• **Document section**:
※ ※ ※

DEV Community

shashank ms
shashank ms

Posted on

A Practical Guide to Using LLMs for Engineering

We are going to build a design review agent that reads an engineering spec and flags missing context, security gaps, and operational concerns before implementation starts. It runs from a single Python file and returns a structured JSON report you can paste into a PR or ticket. Teams that review specs manually spend hours on consistency checks that a model can handle in seconds, and Oxlo.ai's flat per-request pricing (see https://oxlo.ai/pricing) means long documents do not inflate your bill.

What you'll need

  • Python 3.10 or newer
  • An Oxlo.ai API key from https://portal.oxlo.ai
  • The OpenAI SDK: pip install openai
  • A sample markdown spec to test against

Step 1: Scaffold the client and verify the connection

Start by instantiating the client against Oxlo.ai. I keep the API key in an environment variable. I use Llama 3.3 70B because it handles long context windows reliably, and since Oxlo.ai charges per request rather than per token, feeding it a 3,000-word spec costs the same as a one-liner.

from openai import OpenAI
import os

client = OpenAI(
    base_url="https://api.oxlo.ai/v1",
    api_key=os.environ["OXLO_API_KEY"]
)

# Quick smoke test
response = client.chat.completions.create(
    model="llama-3.3-70b",
    messages=[{"role": "user", "content": "Reply with exactly: Connection OK"}],
)

assert "Connection OK" in response.choices[0].message.content
print("Oxlo.ai client ready")

Step 2: Define the review rubric

The agent needs a rigid rubric or it will hallucinate criteria. I store the prompt in a module-level constant so it can be versioned in git. The rubric checks for goals, non-goals, dependencies, security, observability, and rollback plans.

SYSTEM_PROMPT = """You are a staff engineer performing a design review.
Read the provided engineering spec and evaluate it against the rubric below.
Return ONLY a JSON object. Do not wrap it in markdown.

Rubric categories (score 0-10):
1. goals: Are the goals and success criteria explicit?
2. non_goals: Are boundaries and out-of-scope items listed?
3. dependencies: Are upstream and downstream dependencies identified?
4. security: Are threat model, authz, and data handling addressed?
5. observability: Are metrics, logs, and alerts defined?
6. rollback: Is there a rollback or kill-switch plan?
7. capacity: Are load estimates and scaling assumptions stated?

For each category scoring below 7, emit a finding with a specific recommendation.
Also provide an overall summary and priority-ordered next steps.

JSON schema:
{
  "scores": {"goals": 8, "non_goals": 5, ...},
  "findings": [
    {"category": "non_goals", "score": 5, "issue": "...", "recommendation": "..."}
  ],
  "summary": "...",
  "next_steps": ["...", "..."]
}
"""

Step 3: Build the review function with JSON mode

Now I wrap the API call in a function that accepts a spec string and returns parsed JSON. Oxlo.ai supports JSON mode on all chat models, so I set response_format to enforce valid output.

※ ※ ※

(Dataset entries)

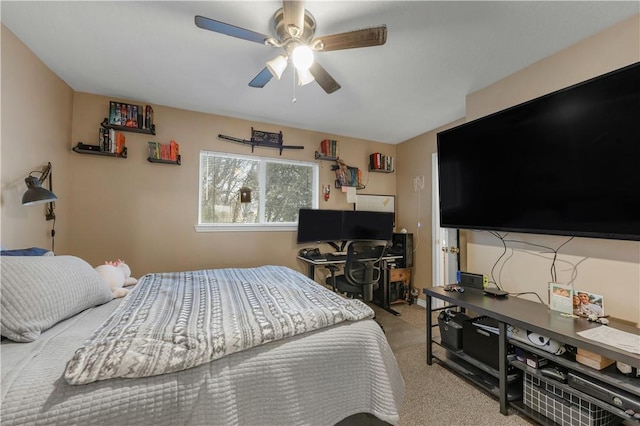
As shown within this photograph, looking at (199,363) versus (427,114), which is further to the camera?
(427,114)

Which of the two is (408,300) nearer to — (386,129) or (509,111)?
(386,129)

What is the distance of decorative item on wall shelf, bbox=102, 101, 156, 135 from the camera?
268 cm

※ ※ ※

• **What you will do**:
[A] Translate this sentence from the design review agent guide into Spanish: "I store the prompt in a module-level constant so it can be versioned in git."
[B] In the design review agent guide, which model does the author use in Step 1, and what reason is given for choosing it?
[C] List every rubric category that the system prompt in the design review agent guide asks the model to score from 0 to 10.
None of the tasks require the records.

• **Solved problems**:
[A] Guardo el prompt en una constante a nivel de módulo para que pueda versionarse en git.

[B] The author uses Llama 3.3 70B because it handles long context windows reliably.

[C] goals, non_goals, dependencies, security, observability, rollback, capacity